The man taught thousands of students. He choreographed his own version of The Nutcracker, painted the backdrops for each scene and played a role in the creation of the props and other materials used for the sets.
Anyone associated with the school who is older than the age of 35 speaks about him in reverence.
Any attempt to change anything this man had a part in creating during the more than 30 years he was artistic director is met, as you can expect, with some form of resistance.
Mr. O found that out when he brought his own version of his Nutcracker a few short years ago. He is still finding that out as he works with the theater director of a local university.
The sets, the backdrops that the original director created were pretty remarkable. But the problem? Many things used for the Nutcracker are well … more than 40 years old. The old stage crew that ran the show up until this year put up resistance to replace the stuff.
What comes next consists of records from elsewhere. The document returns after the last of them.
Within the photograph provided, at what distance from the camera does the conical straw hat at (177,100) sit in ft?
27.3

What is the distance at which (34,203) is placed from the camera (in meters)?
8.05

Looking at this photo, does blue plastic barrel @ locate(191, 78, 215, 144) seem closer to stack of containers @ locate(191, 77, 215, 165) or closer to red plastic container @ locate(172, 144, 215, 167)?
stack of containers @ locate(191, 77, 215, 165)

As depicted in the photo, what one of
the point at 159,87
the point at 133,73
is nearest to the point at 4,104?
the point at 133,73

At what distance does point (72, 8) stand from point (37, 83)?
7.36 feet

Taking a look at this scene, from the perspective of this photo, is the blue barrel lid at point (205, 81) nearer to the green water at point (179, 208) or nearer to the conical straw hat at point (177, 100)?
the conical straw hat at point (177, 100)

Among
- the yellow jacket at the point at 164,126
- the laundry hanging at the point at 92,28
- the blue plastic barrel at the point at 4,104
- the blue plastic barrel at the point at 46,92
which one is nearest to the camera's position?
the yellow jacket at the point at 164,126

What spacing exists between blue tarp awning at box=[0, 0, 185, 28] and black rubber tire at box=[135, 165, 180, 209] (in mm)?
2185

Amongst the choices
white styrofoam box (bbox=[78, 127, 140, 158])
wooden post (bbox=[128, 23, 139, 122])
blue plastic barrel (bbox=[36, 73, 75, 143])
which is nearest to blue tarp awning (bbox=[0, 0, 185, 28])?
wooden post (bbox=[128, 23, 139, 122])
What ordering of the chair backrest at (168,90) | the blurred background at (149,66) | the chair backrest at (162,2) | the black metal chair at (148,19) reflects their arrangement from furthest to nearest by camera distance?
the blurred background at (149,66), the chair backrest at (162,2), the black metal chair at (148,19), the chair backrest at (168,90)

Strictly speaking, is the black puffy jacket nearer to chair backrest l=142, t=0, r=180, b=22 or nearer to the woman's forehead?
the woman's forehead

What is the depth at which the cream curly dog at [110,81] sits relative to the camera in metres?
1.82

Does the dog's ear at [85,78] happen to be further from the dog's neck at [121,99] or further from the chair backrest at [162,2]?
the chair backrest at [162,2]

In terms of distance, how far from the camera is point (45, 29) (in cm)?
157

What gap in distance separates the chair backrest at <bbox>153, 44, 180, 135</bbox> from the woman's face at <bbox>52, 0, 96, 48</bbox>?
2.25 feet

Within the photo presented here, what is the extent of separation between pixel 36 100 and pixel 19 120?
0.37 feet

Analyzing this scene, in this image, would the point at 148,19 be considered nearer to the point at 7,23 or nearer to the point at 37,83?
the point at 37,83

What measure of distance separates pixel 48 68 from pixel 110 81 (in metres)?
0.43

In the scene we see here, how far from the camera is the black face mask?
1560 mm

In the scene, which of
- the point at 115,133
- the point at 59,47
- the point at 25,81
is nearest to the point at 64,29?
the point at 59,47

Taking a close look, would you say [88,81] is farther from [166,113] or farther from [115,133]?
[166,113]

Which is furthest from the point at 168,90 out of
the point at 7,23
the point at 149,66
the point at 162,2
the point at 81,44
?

The makeover is slowly beginning. I put in a link about the costumes. We now have a new snow scene backdrop. It totally rocks. My iPhone can’t do it justice.
But there is still plenty left to do that won’t be done at least for another Nutcracker or two to come. The one thing that baffles me? Why during the reign of the original artistic director and a couple of his successors that no one thought about updating or replacing deteriorating props, backdrops and other things needed for scenes.
That doesn’t take away from what was originally done. It adds to it, and make things simpler in the long run. We had to replace the rickety stairs used for the entrance because they reached the point where you couldn’t replace them anymore,
And the barres we use for company warm ups? They’re as old as me.
And the backdrops for the party at Stahlbaums, the battle scene and the Land of Sweets are tattered, and at the point of mildew. Even the original artistic director should have thought about replacing them after a couple of decades.
I’m including a photo of the snow backdrop.
As for today’s schedule: It’s the lightest of production week, somewhat.
I have spacing rehearsal for Chinese that’s only 30 minutes. But then I lend a hand with the small, new stage crew. There’s still much to do with the sets.